-- start of Source passage --

Let $w$ be from $\mathbb{C}$ with $|w| = 1$. I need to show that there exists exactly one $t$ from $[0,2\pi)$ such that $w = e^{it}$.
My approach would be to rewrite $w$ as $a+bi$ and $e^{it}$ as $\cos(t) + i \sin(t)$, and then set up two equations so that $a = \cos(t)$ and $b = \sin(t)$ and then argue with the inverse functions of cos and sin. But how can I proof with those equations that there is only exactly one $t$ which fulfills the requirements? (When I look at the unit circle it's obvious, but that's not a solid proof.)
Furthermore I need to make the proof more universal by finding all $z$ from $\mathbb{C}$ to fulfill the equation $w = e^z$ for any $w$ from $\mathbb{C}$.
Help would be really appreciated.
First of all you already stated yourself the restriction about $[0;\ 2\pi)$, i.e.all mentioned functions $\exp(it)$, $\sin(t)$, and $\cos(t)$ clearly are $2\pi$-periodic.

-- end of Source passage --

*Problem to work on*. Continue the forum thread on writing a complex number of modulus 1 as $e^{it}$, starting right after its final sentence.

-- start of Record list --

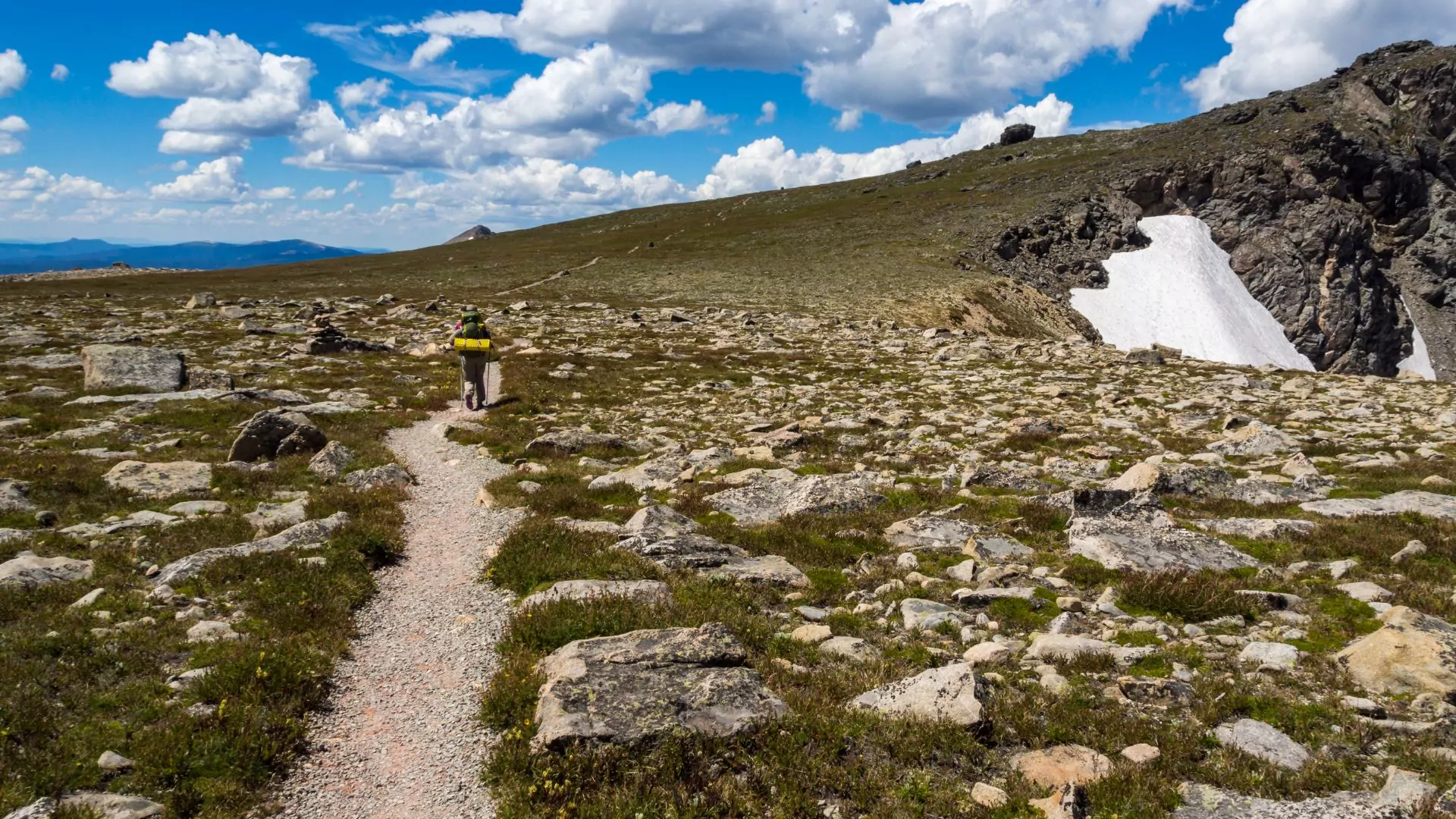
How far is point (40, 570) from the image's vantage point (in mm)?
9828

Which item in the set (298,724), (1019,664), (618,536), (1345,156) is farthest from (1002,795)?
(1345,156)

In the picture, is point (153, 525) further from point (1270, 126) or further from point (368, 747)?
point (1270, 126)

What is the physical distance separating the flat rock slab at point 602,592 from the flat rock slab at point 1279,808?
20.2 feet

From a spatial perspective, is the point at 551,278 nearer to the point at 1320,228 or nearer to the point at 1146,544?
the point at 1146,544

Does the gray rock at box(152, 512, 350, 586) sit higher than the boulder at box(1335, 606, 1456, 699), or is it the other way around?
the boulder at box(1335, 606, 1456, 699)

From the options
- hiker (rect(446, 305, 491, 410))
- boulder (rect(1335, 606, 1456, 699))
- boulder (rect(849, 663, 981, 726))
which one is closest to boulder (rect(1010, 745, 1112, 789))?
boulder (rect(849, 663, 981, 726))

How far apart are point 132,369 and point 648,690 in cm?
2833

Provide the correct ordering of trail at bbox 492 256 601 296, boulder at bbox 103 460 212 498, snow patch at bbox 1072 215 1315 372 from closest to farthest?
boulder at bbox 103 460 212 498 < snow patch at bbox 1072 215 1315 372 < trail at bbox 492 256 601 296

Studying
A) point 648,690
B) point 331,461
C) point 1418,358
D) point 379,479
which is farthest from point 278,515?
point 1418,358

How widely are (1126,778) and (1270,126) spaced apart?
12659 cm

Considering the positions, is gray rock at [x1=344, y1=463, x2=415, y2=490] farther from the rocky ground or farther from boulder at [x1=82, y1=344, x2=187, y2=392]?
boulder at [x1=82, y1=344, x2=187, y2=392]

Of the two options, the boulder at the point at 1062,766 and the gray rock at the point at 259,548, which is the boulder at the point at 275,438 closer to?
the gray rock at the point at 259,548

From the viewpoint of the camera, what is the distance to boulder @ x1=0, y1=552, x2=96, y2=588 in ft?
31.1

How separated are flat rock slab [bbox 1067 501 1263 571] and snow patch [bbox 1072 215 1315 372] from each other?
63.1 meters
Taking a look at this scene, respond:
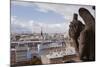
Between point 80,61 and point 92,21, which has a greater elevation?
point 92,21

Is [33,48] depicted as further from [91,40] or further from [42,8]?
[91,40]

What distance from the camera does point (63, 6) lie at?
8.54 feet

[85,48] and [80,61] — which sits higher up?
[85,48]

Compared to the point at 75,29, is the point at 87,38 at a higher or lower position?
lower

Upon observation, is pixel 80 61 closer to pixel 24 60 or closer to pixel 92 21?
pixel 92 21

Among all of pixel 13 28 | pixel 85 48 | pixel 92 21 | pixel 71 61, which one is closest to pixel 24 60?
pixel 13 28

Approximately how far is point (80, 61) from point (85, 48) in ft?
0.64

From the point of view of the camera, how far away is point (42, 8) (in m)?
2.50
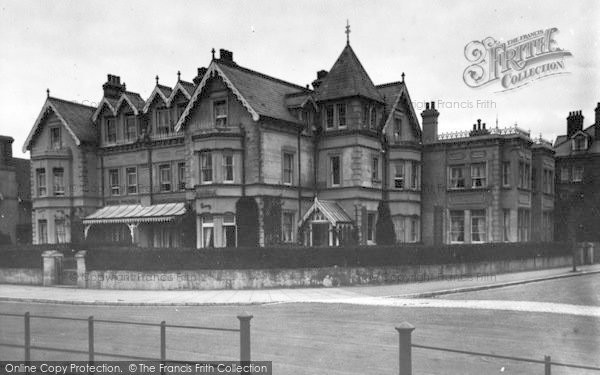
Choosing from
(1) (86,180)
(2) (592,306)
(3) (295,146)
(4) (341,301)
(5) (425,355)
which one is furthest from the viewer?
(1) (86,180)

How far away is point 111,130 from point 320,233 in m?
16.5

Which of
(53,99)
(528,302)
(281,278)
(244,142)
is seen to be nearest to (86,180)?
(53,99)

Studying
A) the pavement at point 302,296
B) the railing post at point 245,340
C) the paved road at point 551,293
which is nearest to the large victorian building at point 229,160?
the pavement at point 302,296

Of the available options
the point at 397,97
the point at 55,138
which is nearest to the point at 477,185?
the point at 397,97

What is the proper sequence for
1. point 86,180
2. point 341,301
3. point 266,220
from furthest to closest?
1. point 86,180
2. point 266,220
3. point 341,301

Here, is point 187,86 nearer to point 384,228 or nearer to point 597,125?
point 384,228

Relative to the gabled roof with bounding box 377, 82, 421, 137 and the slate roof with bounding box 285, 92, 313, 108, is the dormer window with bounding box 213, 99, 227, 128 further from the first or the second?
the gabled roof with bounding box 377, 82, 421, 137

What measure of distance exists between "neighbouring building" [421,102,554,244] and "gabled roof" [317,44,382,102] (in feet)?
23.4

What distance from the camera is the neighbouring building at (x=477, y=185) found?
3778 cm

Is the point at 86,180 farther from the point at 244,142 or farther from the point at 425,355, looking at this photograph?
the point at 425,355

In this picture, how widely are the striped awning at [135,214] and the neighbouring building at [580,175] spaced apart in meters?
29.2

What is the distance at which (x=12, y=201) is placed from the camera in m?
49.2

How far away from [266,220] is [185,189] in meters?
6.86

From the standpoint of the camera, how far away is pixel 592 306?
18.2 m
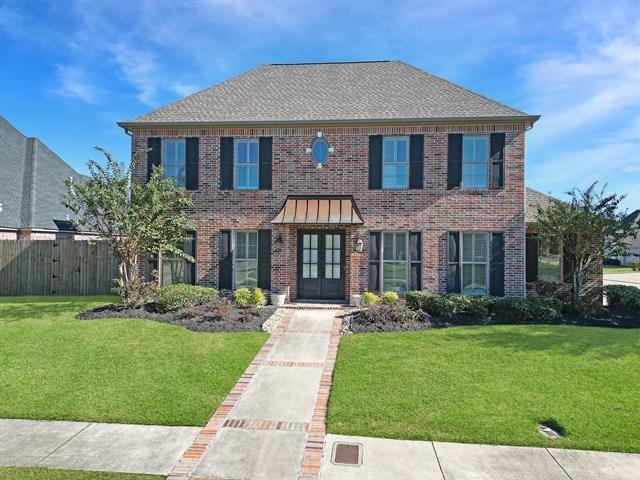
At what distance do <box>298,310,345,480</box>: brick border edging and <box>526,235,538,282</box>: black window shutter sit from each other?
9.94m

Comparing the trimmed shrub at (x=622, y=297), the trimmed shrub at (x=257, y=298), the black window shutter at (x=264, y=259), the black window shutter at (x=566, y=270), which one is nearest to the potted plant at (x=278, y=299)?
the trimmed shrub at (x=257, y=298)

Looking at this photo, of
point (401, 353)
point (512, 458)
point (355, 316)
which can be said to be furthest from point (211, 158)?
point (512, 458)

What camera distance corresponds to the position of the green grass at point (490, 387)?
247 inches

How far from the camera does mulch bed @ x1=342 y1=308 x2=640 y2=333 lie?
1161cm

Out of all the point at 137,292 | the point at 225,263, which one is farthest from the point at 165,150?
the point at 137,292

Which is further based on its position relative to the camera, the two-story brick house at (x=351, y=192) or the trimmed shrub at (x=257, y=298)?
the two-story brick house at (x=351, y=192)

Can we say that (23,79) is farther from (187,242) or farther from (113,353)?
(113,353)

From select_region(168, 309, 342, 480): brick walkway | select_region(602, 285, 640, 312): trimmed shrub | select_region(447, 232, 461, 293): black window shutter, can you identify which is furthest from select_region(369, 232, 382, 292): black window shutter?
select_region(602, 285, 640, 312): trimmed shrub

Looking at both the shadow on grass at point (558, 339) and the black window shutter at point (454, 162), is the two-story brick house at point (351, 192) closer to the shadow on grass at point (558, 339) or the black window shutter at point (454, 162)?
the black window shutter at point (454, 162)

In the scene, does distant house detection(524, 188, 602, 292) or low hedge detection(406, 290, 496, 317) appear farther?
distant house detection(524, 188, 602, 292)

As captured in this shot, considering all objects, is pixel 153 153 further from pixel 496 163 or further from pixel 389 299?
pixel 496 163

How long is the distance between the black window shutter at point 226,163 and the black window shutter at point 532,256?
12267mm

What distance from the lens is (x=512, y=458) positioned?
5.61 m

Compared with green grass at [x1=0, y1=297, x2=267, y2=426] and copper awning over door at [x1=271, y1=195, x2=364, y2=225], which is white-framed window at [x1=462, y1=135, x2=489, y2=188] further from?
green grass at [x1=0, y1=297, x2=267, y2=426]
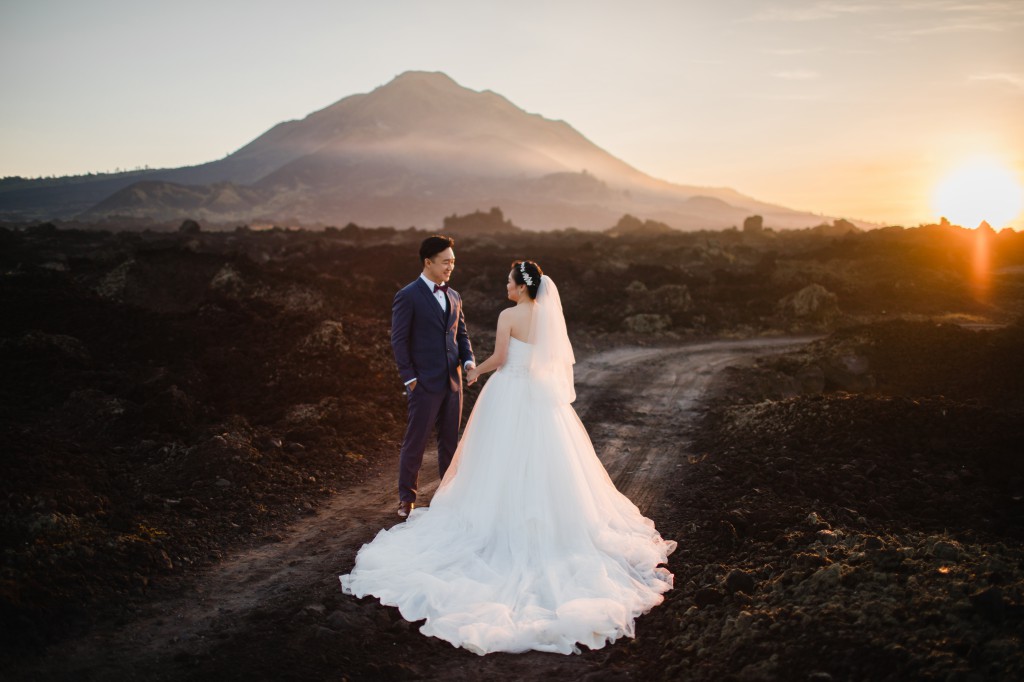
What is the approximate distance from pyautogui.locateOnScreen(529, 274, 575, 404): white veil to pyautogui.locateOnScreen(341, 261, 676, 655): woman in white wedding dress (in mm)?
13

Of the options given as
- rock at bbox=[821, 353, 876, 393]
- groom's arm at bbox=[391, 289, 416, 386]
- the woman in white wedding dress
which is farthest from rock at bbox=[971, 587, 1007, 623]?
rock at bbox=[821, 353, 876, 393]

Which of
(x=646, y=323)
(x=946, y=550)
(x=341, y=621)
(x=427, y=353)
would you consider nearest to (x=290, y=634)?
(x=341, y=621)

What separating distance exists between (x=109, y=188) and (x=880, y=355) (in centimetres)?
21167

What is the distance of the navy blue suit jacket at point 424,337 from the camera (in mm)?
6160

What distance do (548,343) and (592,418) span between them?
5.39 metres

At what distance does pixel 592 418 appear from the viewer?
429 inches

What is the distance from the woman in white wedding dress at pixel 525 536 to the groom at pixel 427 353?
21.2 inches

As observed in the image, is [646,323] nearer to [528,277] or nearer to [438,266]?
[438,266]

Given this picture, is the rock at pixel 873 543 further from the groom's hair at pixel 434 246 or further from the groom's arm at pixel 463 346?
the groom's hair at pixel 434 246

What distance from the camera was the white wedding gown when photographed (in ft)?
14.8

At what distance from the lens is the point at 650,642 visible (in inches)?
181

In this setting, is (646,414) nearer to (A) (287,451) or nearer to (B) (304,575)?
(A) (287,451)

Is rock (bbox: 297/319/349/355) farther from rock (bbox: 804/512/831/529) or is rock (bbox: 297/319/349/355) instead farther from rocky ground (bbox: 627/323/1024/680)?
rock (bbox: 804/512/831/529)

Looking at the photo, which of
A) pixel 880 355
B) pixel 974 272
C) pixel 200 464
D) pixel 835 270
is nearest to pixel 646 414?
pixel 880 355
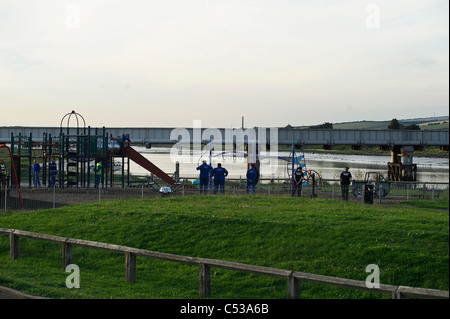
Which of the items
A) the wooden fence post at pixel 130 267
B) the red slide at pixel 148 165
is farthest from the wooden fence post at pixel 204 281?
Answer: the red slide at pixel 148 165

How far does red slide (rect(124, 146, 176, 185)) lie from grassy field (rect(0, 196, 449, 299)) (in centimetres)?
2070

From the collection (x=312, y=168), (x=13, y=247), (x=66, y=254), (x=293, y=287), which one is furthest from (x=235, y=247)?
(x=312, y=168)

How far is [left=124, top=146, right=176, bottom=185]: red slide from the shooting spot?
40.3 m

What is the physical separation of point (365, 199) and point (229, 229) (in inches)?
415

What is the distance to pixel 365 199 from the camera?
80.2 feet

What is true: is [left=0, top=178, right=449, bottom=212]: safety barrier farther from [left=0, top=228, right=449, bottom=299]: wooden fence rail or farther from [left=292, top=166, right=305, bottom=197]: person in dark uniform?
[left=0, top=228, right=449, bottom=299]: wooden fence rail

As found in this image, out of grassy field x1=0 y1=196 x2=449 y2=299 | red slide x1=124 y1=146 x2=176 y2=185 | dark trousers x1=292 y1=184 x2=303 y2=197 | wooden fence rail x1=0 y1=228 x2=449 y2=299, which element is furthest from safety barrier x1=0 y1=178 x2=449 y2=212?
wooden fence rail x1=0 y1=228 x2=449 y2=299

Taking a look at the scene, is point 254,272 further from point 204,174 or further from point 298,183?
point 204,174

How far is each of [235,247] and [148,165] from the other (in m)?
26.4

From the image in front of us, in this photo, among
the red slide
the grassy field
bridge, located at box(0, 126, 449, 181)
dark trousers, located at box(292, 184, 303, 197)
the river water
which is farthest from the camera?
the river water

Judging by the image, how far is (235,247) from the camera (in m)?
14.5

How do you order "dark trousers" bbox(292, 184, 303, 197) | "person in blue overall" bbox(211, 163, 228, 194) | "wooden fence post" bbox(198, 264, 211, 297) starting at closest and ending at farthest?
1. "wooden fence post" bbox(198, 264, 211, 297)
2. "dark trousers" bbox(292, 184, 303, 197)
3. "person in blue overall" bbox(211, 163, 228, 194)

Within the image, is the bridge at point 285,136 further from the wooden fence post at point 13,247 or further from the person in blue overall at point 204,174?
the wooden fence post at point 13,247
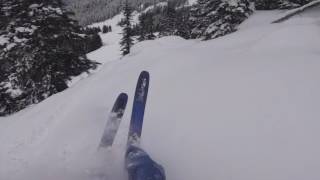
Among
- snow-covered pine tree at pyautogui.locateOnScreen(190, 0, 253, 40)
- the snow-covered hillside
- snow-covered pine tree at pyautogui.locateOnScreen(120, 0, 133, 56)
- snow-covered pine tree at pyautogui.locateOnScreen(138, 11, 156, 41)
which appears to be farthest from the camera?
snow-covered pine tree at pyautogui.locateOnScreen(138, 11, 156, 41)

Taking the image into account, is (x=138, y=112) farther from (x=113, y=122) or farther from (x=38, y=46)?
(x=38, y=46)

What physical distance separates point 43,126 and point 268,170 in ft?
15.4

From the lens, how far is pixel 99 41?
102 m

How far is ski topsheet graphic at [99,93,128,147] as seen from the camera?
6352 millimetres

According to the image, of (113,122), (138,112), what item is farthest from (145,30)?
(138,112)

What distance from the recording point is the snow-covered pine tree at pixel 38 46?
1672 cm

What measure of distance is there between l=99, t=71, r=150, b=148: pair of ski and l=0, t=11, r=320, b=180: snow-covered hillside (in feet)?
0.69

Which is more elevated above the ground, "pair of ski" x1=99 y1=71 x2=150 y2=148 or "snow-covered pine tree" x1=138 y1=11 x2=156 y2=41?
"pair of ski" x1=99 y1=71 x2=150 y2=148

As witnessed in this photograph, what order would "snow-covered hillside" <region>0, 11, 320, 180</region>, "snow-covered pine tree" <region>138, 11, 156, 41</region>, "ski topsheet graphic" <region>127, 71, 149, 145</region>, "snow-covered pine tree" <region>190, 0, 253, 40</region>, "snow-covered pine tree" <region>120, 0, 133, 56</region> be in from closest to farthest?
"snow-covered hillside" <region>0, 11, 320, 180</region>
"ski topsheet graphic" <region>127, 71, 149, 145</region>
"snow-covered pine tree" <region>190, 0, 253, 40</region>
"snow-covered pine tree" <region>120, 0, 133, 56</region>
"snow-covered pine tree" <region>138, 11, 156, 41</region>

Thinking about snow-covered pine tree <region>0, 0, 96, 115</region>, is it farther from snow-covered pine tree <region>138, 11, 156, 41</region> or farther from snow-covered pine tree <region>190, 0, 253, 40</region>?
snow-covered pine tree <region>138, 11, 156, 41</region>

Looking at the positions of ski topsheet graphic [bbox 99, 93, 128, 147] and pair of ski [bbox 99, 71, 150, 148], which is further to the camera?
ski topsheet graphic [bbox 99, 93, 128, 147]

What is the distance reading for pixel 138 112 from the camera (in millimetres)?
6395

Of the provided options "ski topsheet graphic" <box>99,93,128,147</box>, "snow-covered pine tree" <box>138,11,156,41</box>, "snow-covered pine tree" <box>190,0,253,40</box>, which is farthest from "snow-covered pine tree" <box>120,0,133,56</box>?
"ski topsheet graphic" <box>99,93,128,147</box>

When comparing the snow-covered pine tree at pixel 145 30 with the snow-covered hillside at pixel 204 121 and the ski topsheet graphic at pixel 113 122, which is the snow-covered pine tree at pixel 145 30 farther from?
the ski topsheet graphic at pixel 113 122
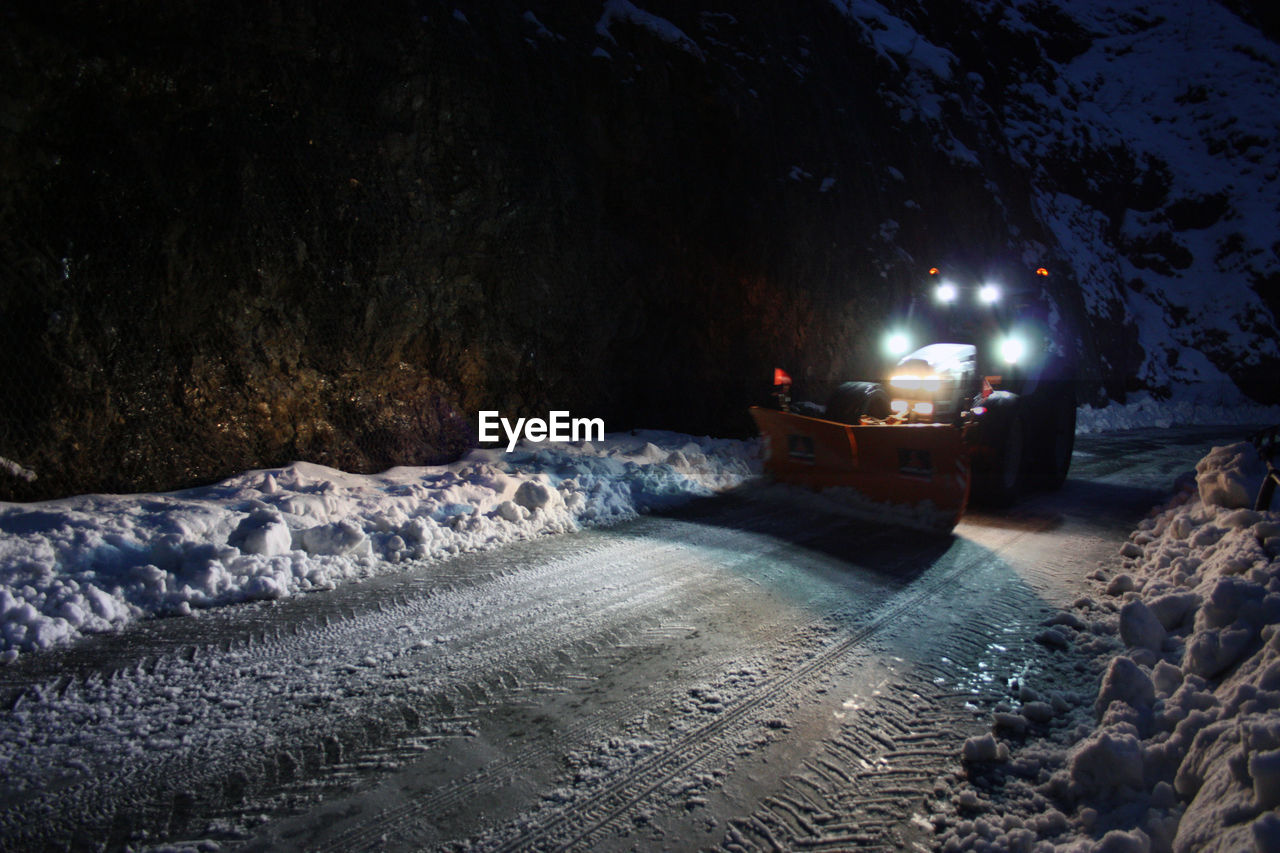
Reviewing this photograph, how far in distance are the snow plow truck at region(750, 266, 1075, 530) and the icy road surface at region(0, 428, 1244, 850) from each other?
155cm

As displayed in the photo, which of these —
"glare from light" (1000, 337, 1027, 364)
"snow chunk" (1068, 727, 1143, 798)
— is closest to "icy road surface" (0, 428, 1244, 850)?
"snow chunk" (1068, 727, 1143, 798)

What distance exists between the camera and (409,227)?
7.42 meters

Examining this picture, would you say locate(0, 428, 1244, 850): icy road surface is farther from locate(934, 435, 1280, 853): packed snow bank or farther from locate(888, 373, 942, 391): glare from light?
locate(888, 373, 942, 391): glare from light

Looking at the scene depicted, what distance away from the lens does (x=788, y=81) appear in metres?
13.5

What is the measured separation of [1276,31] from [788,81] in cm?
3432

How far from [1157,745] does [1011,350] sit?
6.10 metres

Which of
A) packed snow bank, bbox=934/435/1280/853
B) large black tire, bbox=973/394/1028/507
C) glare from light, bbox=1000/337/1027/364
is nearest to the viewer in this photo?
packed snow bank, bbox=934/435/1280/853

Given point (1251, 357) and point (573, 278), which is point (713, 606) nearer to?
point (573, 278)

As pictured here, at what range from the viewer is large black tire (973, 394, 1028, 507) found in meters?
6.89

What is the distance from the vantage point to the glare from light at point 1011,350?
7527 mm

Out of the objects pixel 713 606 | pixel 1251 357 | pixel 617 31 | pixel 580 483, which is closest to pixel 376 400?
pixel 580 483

-- end of Record list --

*Exercise output*.
Now divide that range into open the quadrants $(0;\ \pi/2)$, $(\pi/2;\ \pi)$, $(\pi;\ 3\pi/2)$, and $(3\pi/2;\ 2\pi)$. On each of those the functions $\sin(x)$ and $\cos(x)$ clearly are monotone (as can be seen from their respective derivatives). Moreover the according sign combinations within each of those sub-ranges clearly is unique: $++$, $-+$, $--$, $+-$. Therefore the parameter $t$ indeed is specified uniquely for every point on the unit circle.
(Without your above restriction you clearly would obtain just $t+2\pi\,n$ instead, for any $n\in\mathbb{Z}$.)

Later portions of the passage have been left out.